Conduzido em 2025 com 19.300 participantes, o estudo destacou a importância da resistência à insulina para entender esse fenômeno. Os pesquisadores alertam que a perda cognitiva precoce deve ser levada a sério, incentivando a adoção de medidas preventivas.
Os efeitos da resistência à insulina no cérebro
O estudo aponta que a resistência neuronal à insulina, responsável pelo uso eficiente da glicose, desempenha papel central no declínio cognitivo.
Quando o cérebro enfrenta dificuldades para metabolizar a glicose, observa-se um impacto gradual nas funções mentais, incluindo memória, atenção e capacidade de aprendizado.
Estratégias preventivas para o cérebro
Identificar o início precoce do declínio cognitivo permite antecipar intervenções de saúde cerebral. Entre elas:
- Suplementação com cetonas, que fornece ao cérebro fontes alternativas de energia;
- Dieta rica em peixes e vegetais de folhas verdes, promovendo nutrientes essenciais para a função cerebral;
- Atividades físicas regulares, que estimulam a circulação e a plasticidade neural;
- Desafios cognitivos, como aprender novos idiomas ou habilidades, fortalecendo conexões neurais;
- Engajamento social, que favorece a saúde mental e a preservação das funções cognitivas.

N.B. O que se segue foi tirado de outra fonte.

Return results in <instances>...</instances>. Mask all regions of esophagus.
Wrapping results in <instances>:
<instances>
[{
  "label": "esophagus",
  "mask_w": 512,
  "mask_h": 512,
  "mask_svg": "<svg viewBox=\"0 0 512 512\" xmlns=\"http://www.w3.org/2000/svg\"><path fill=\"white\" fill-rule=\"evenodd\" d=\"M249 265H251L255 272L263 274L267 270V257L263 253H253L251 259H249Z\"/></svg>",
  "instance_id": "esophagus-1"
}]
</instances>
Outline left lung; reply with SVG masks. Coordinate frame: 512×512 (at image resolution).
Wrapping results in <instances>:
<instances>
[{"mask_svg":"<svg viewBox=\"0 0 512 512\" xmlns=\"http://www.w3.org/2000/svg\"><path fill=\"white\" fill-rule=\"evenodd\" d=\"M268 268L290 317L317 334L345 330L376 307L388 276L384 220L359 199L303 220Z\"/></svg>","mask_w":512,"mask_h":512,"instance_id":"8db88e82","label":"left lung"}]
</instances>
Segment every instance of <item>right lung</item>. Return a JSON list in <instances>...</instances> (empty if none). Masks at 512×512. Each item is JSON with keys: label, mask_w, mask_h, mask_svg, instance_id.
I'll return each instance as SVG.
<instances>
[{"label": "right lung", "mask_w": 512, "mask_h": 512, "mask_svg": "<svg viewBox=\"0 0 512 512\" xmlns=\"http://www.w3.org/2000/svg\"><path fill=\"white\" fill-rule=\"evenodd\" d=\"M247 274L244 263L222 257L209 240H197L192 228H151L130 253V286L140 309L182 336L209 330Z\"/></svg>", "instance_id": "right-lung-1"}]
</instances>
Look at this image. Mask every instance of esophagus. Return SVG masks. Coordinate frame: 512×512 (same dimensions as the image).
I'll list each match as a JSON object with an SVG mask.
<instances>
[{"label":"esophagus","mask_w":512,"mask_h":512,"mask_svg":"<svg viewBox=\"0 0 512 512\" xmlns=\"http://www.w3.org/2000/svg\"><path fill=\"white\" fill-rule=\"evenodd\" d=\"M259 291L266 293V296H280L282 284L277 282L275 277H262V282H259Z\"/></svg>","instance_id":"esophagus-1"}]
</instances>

Esses hábitos ajudam a manter a saúde cerebral ao longo do tempo e a retardar os efeitos do envelhecimento.
Fatores de risco e influências modificáveis
Embora alguns fatores aumentem o risco de declínio cognitivo, muitos são modificáveis. Condições crônicas, como hipertensão e diabetes, estão associadas à perda de funções mentais. O controle dessas doenças, aliado a um estilo de vida saudável é essencial para preservar a função cerebral.
A continuidade das pesquisas é fundamental para desenvolver novas intervenções preventivas, potencializando tratamentos que maximizem a longevidade cognitiva.
O objetivo da ciência é promover um envelhecimento saudável, preservando a memória, a atenção e outras funções mentais ao longo dos anos.